Should you use the cash or accrual basis for your business? If you are a small business owner, understanding your finances is vital, even if you allow an accountant to handle them for you. One of the most important aspects of accounting you need to understand is the difference between two accounting methods: cash and accrual. If you have never really paid much attention to accounting before, you might not know much about these methods, so we are going to take a better look at each.
Should You Use the Cash or Accrual Basis for Your Business?
What Is the Cash Accounting Method?
The cash accounting method is the most intuitive method to use. As you receive money, you record it as income, and as you spend money, you record it as an expense. You do not worry about accounts receivable or accounts payable since you only record transactions where the money has already changed hands.
So, let’s say you complete a job for a client January 25th and you give the client 15 days to pay. The client pays you on February 2nd; you will then record this as February income, not January income. Essentially, what matters is when you get paid, not when you submit work and not when you reach an agreement to complete the work.

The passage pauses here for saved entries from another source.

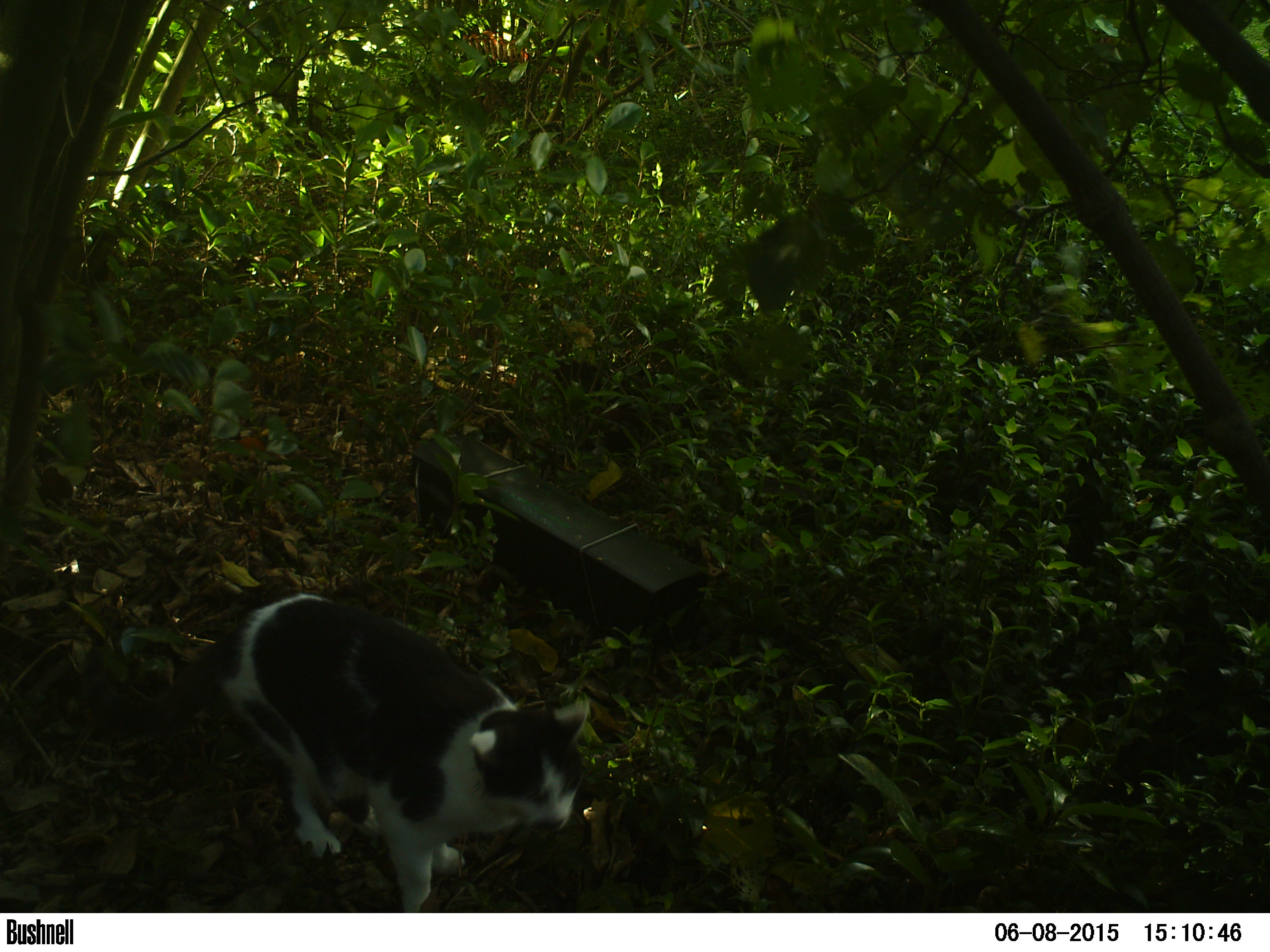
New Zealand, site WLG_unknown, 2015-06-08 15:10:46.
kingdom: Animalia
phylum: Chordata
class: Mammalia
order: Carnivora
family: Felidae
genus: Felis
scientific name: Felis catus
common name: domestic cat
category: cat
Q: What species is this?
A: Cat (domestic cat) (Felis catus).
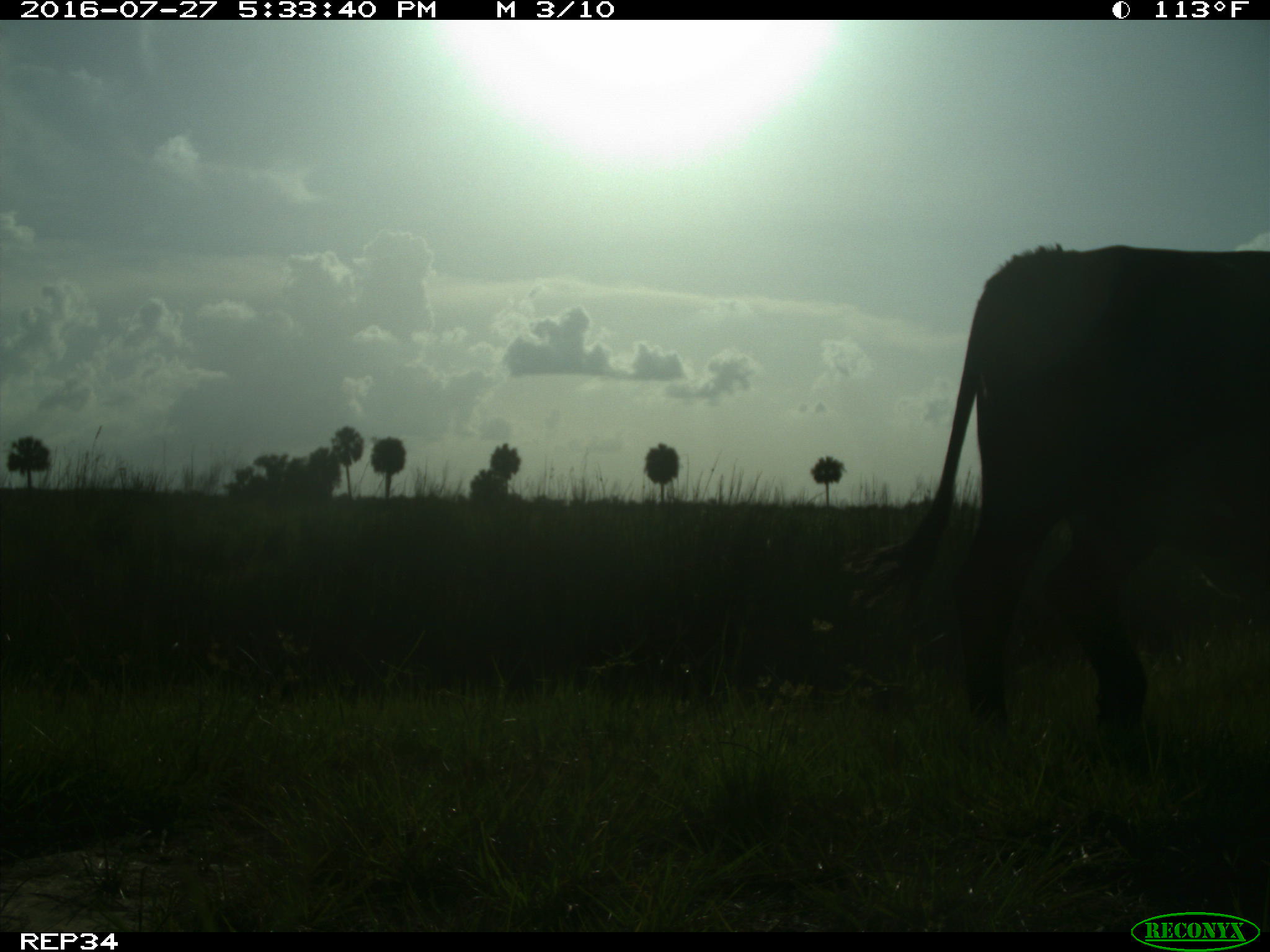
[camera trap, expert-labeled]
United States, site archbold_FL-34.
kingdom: Animalia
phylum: Chordata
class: Mammalia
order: Artiodactyla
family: Bovidae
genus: Bos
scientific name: Bos taurus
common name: domestic cow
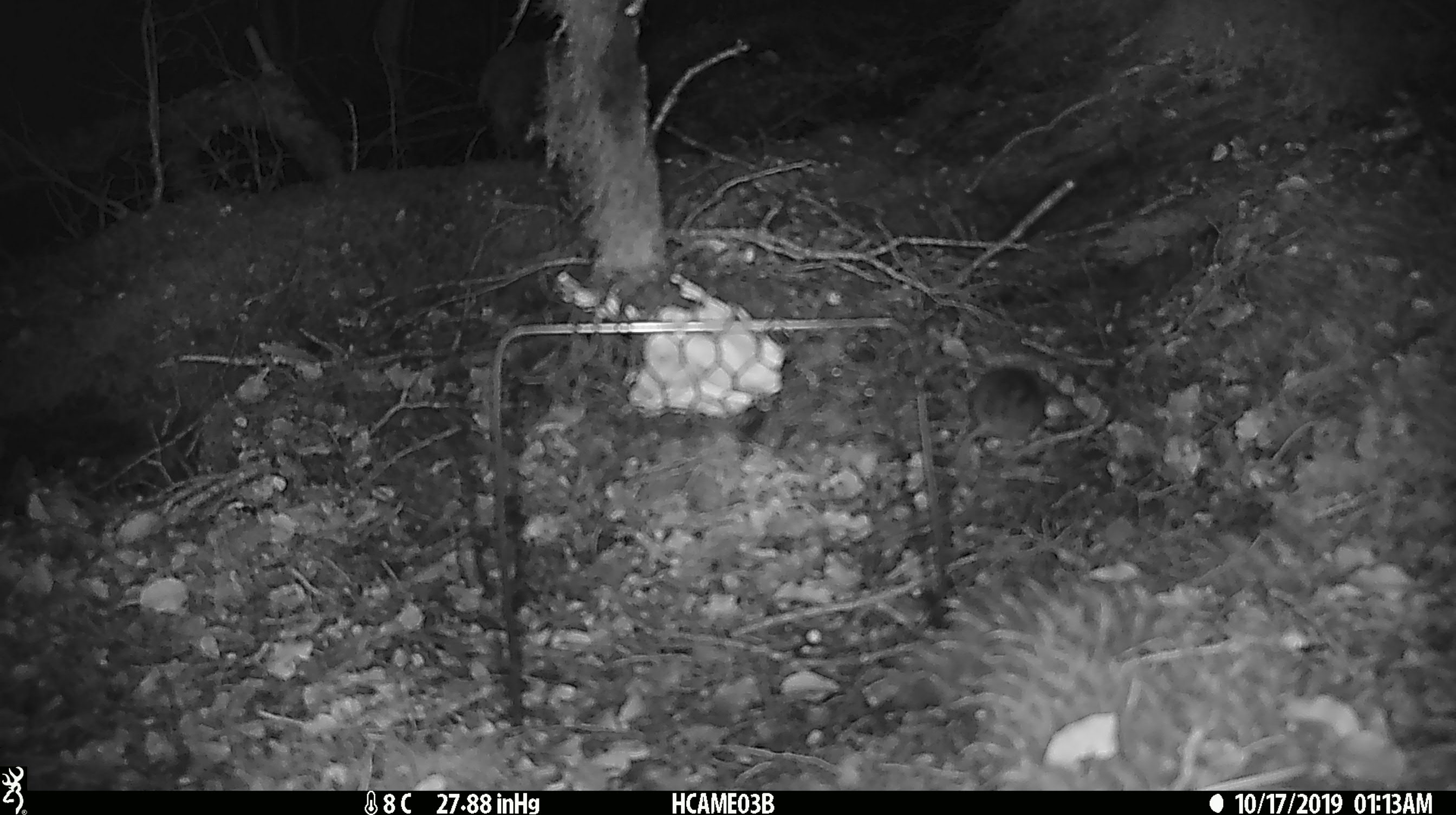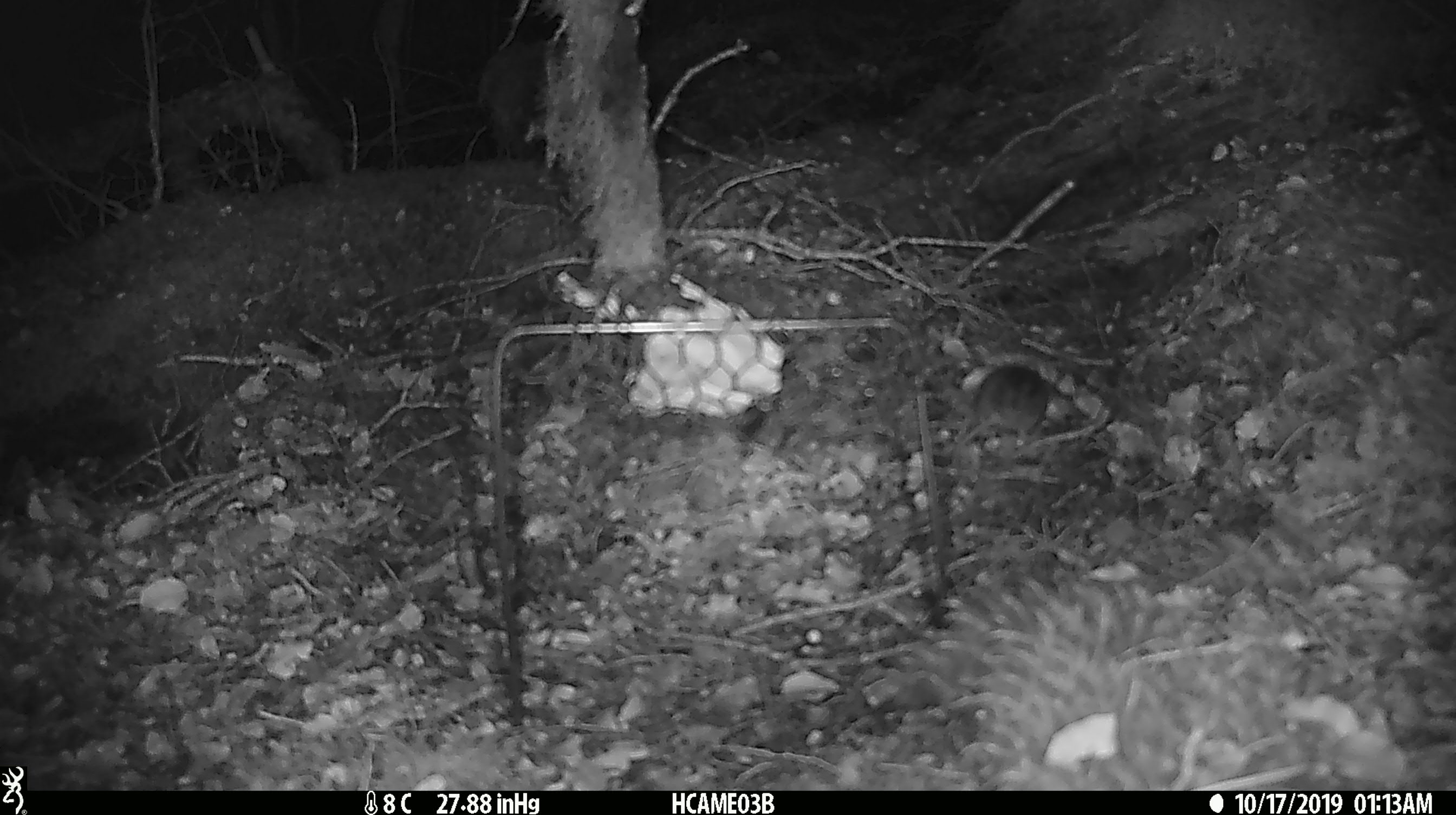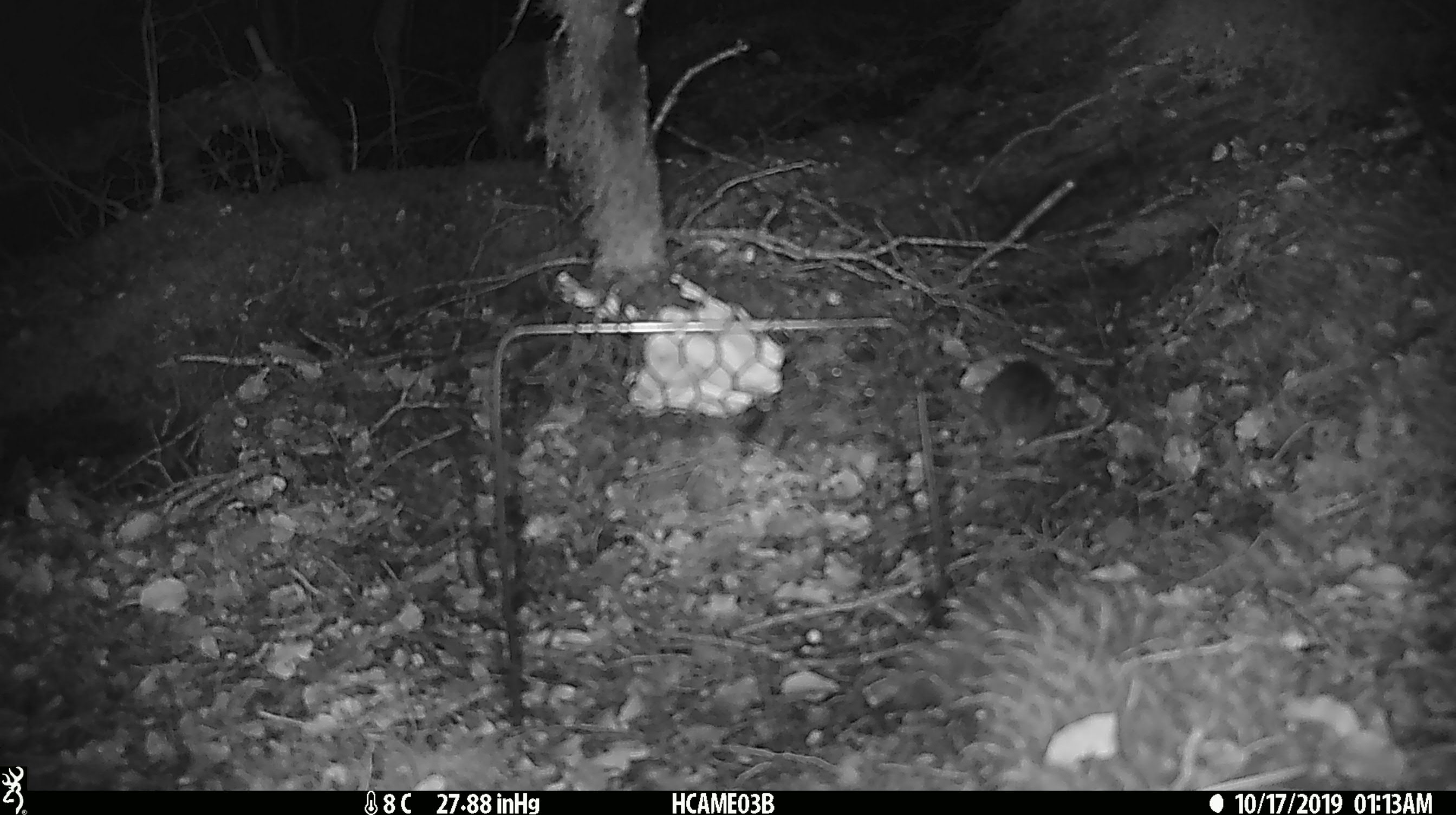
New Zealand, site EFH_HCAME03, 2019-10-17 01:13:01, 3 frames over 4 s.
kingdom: Animalia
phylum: Chordata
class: Mammalia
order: Rodentia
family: Muridae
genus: Mus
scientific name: Mus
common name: mouse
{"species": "mouse (Mus)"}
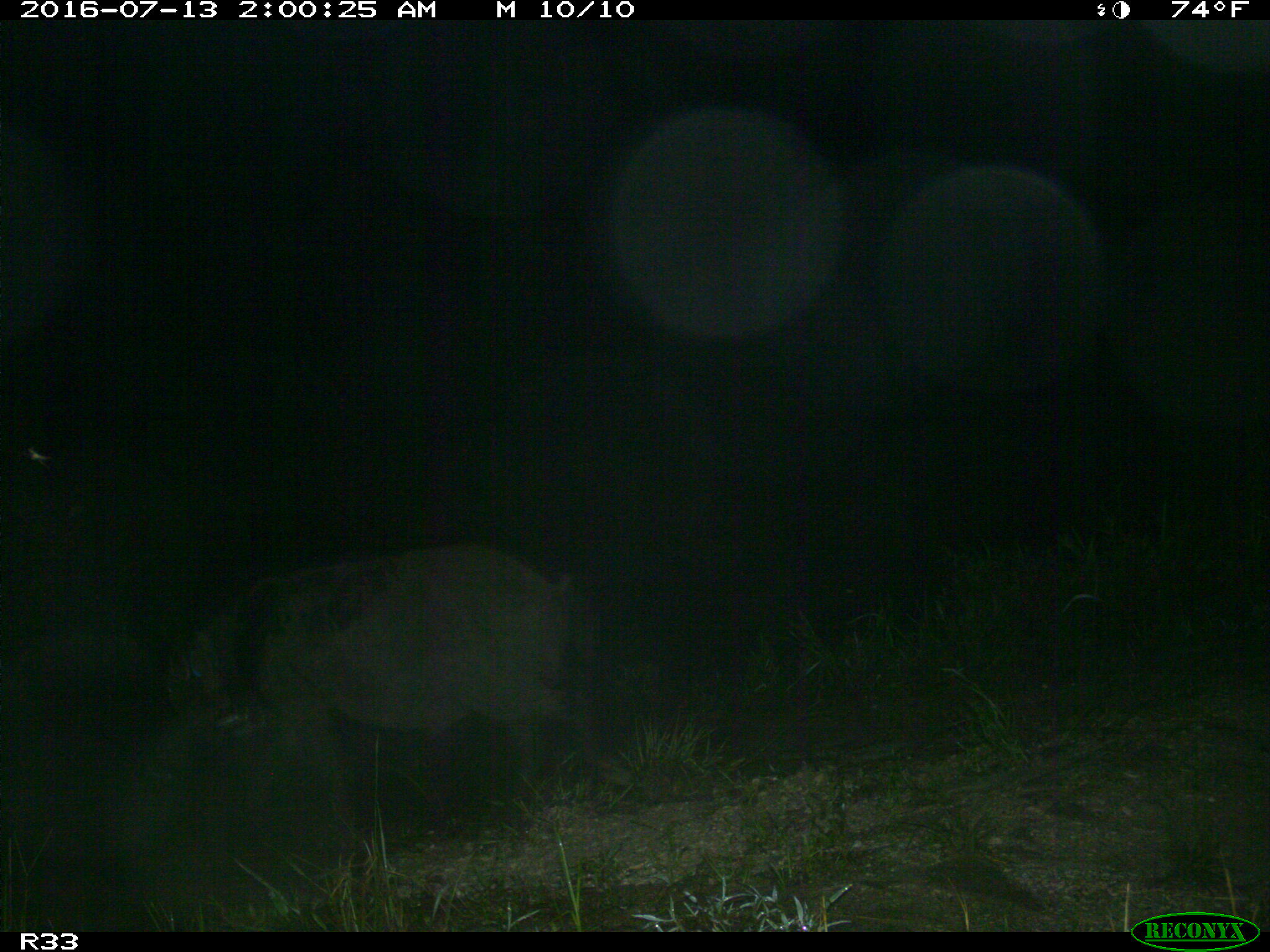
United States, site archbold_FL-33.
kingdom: Animalia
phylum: Chordata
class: Mammalia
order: Artiodactyla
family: Suidae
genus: Sus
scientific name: Sus scrofa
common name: wild boar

So, what are the benefits to this method? The first is that it is very simple to do, making it easier on those who are doing their own accounting but aren’t accountants. Another major benefit is that you do not pay income tax on money you have yet to receive. The primary drawback is that it can make it difficult to tell which months were good months since your income for work completed in one month can be recorded in another.
What Is the Accrual Accounting Method?
In essence, this is simply the reverse of the cash accounting method. With this method, you record your income when it is earned, even if it has yet to be paid, and your expenses on the date of the transaction, even if it has yet to clear your account.
So, going back to the example above, let’s say you complete a job on January 25th and you give your client 15 days to pay; your client ends up paying on February 2nd. You would record this as income for January when using the accrual method of accounting.
The biggest plus side to using this method is that you can see very clearly what your efforts for each month earned you. There are a few downsides. The first is that it is kind of like counting your chickens before they hatch; you can feel tempted to spend money you do not have yet, and what if the client doesn’t pay? Another problem is with work completed at the end of the year. In the example above, change January to December and February to January and you might run into a problem with taxes.
Ultimately, both methods work for small businesses, but if you are doing your own accounting, the cash accounting method is likely best due to its simplicity.